Voice
Dictation: A Progress Report
June 8, 2000
Bob Seitz
Key Ideas
(1) Over the past 3 years, voice dictation systems
have improved from 95%-96% accuracy to greater than 98% accuracy,
while becoming more user-friendly. At that rate, they may begin
replacing manual typing within the next 5 years.
(2) For some reason, voice dictation vendors haven't
introduced the high-speed, special-purpose digital signal
processors that the commercial market would seem to support.
(3) The current thrust seems to be toward
command-and-control speech recognition rather than continuous
dictation. This may be a reflection of the burgeoning market for
automatic voice-response systems.
Background
Truly effective voice dictation, when it
finally arrives, might be expected to render professional typists
largely obsolete. It should significantly reduce the time
required to enter information into a computer, and it may play a
vital role in the voice-enabled world that is now expected to
develop over the next five to ten years
The first generation of speech recognition systems
that appeared in 1997 weren't very practical. With recognition
accuracies typically in the 95% to 96% range, they simply made
too many errors to be very useful. You could type faster than you
could dictate and correct. I bought one of them, as did two of my
friends. All three of us had the same unsatisfactory experience.
However, these systems have steadily improved until they now
claim recognition accuracies in excess of of 98%. In addition,
Dragon Systems has now introduced a $79.95 hardware interface
called Dragon Naturally Clear USB System H100 that bundles a special sound card with a
high-fidelity, noise-canceling microphone to ensure a
consistently high level of input quality. My next computer will
have USB ports and I'll try one of these systems. (Curiously
enough, none of these vendors offer digital signal processors
that might really kick-start speech recognition the way video
cards enhance video game performance.) However, this
hardware cost is in addition to the price of the software
package, which, for Naturally Speaking Preferred 4.0 is $200,
minus a $50 rebate.
Four Main
Vendors:
There are four main vendors of low-cost voice
dictation systems: IBM, Lernout and Hauspie, Dragon Systems (just
purchased by Lernout and Hauspie), and Philips Speech Processing.
These four vendors' products have recently (March 30) been
reviewed in an excellent article called "Speak Softly and
Carry a Big Chip" in the New York Times.
Lernout and Hauspie recently bought out Kurzweil. L&H may
succeed through acquisitions where they couldn't make it on their
own. The two remaining players are IBM and Philips--huge
corporations.
Dragon's "Naturally Speaking 4.0"
Generally-speaking, Dragon Systems is
felt to have maintained a slight edge over IBM in this
horse-race. Dragon Systems' bundled microphone has been a little
better than IBM's.
IBM's "ViaVoice 4.0
IBM's entry is called
"ViaVoice". Prices and specifications may be found at
this hyperlinked location. (ViaVoice Pro costs $75.95, while
ViaVoice Standard runs $37.95. A demo version of ViaVoice Pro may
be downloaded free of charge.) One advantage to ViaVoice is that
it ma be used on computers that lack USB ports. Both of these
vendors state that their programs are optimized for cutting-edge
Athlon and Pentium III computers, although they will operate on
older machines. This is important because it means that these
companies are availing themselves of the latest computer
technology--a prerequisite to high performance speech (voice)
dictation.

• **Material supplied**

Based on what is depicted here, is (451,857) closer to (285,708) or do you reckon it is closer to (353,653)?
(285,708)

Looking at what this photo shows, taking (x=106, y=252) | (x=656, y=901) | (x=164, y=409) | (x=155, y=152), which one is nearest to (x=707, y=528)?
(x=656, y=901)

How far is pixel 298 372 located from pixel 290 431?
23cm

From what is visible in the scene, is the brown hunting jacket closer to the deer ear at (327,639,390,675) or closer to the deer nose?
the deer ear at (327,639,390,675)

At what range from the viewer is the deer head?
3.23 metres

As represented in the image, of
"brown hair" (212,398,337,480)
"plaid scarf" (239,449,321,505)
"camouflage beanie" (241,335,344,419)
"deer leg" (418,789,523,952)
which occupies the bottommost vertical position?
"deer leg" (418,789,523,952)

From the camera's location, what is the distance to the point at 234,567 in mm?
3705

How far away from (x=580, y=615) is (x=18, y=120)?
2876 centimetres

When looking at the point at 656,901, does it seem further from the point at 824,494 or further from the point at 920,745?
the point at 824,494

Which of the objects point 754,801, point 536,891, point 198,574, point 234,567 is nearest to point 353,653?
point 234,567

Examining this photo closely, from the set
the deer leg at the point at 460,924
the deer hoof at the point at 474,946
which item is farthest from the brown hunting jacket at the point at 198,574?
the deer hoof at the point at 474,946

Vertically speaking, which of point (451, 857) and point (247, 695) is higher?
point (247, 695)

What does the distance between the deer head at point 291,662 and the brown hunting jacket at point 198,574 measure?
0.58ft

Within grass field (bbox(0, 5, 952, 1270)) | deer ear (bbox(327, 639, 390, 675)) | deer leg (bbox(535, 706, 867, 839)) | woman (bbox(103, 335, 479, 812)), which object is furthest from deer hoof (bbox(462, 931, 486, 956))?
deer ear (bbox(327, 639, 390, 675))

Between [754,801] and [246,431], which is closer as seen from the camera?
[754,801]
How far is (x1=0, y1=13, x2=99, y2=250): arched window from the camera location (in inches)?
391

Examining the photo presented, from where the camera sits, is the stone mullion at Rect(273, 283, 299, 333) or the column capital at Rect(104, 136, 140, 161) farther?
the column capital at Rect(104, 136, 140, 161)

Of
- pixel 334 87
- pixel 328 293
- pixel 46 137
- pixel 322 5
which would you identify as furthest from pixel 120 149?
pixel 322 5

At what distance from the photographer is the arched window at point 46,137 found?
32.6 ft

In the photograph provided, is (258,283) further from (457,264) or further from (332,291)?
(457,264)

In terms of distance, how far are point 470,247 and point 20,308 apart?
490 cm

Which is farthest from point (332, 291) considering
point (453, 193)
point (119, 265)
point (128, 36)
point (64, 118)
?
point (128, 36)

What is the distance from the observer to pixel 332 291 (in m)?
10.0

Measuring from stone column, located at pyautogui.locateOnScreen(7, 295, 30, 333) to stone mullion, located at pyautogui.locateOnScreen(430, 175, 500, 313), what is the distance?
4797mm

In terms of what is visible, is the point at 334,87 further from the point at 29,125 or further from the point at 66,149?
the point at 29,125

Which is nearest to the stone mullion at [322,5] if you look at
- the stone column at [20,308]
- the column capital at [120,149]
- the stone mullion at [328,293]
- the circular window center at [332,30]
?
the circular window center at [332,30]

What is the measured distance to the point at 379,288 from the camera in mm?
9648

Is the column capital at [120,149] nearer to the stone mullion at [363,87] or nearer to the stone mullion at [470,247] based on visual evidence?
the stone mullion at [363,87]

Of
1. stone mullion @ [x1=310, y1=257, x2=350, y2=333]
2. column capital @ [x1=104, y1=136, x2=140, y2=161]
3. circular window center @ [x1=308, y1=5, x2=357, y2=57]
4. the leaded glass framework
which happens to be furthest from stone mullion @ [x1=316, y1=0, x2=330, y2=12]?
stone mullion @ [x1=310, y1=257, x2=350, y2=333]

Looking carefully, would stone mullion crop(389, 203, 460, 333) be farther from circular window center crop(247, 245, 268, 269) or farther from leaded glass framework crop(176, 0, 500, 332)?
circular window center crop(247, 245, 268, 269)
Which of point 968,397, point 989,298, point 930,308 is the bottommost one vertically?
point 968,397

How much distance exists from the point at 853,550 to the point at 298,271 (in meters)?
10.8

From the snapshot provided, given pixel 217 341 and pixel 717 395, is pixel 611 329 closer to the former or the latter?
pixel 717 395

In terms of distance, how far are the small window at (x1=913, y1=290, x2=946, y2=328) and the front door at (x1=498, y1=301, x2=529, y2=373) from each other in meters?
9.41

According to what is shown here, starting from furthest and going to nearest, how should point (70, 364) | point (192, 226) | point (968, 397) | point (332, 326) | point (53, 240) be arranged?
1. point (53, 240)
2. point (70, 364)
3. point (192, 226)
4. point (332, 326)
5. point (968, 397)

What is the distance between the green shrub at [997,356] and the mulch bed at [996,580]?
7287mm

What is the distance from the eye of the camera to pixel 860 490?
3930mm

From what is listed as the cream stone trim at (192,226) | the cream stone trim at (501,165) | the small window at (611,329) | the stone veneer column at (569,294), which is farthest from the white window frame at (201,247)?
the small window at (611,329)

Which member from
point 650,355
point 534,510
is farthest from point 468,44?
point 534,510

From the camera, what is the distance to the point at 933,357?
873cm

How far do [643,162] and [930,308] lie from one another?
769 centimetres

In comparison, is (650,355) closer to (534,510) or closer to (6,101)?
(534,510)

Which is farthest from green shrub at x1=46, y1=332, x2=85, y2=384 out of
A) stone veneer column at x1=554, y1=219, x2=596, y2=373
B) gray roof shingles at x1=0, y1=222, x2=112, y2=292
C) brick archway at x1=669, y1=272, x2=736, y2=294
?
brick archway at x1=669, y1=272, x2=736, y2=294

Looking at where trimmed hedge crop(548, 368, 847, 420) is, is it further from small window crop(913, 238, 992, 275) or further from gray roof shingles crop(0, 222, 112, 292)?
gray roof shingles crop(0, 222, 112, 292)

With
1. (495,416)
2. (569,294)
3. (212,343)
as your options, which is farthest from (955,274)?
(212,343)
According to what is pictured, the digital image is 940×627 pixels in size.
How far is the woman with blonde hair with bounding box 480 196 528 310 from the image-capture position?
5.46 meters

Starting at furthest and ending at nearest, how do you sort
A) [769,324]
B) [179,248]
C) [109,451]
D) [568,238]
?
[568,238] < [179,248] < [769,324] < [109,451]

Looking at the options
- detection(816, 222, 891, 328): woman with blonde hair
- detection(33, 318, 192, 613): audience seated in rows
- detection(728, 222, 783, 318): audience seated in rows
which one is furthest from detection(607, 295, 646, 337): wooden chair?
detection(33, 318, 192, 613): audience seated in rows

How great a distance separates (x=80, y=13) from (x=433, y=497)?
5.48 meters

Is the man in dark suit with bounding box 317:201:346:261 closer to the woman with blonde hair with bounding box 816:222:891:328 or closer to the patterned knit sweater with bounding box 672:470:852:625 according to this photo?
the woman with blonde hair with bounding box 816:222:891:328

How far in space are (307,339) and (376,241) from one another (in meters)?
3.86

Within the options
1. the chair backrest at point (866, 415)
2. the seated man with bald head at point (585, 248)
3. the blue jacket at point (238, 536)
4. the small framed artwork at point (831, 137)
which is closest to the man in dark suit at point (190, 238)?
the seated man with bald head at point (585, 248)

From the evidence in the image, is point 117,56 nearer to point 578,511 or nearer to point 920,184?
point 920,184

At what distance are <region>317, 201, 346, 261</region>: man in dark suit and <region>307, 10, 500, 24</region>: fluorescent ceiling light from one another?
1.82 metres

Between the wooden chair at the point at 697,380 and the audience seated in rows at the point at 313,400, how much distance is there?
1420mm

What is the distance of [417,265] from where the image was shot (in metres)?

• **Problem A**
Answer these questions using the voice dictation report.
(i) What recognition accuracy range did the first speech recognition systems, which appeared in 1997, typically have?
(ii) What is the price of the Dragon hardware interface that bundles a special sound card with a noise-canceling microphone?
(iii) How much does ViaVoice Standard cost?
• **Problem B**
Carry on the voice dictation report from the point where it stops.

• **Exercise output A**
(i) 95% to 96%
(ii) $79.95
(iii) $37.95

• **Exercise output B**
Lernout &
Hauspie's "Voice Xpress Professional 4.0"
Lernout and Hauspie generally ranks
behind IBM and Dragon Systems. Lernout and Hauspie is 7%-owned by
Microsoft. L&H's "Voice Xpress Professional, Version
4" is the L&H voice dictation package to own.
Philips' "FreeSpeech 2000"
Philips is a dark horse in this race. Only its
$99.95 FreeSpeech 2000 program is deemed to be a serious
contender in this voice dictation derby.
All Four Have
Attractive Features
In their efforts to be
competitive, each of the four has unique strengths. Dragon
Systems and IBM lead in the all-important requirement for maximum
recognition accuracy. Lernout & Hauspie is ahead in
natural-language understanding of commands. FreeSpeech has an
extended repertoire of editing commands. At the same time, each
of these vendors soon adopts the improvements pioneered by its
competitors.
It should be mentioned that these voice
dictation systems don't truly use "natural" speech. One
must speak clearly, and these systems learn over time as mistakes
are corrected.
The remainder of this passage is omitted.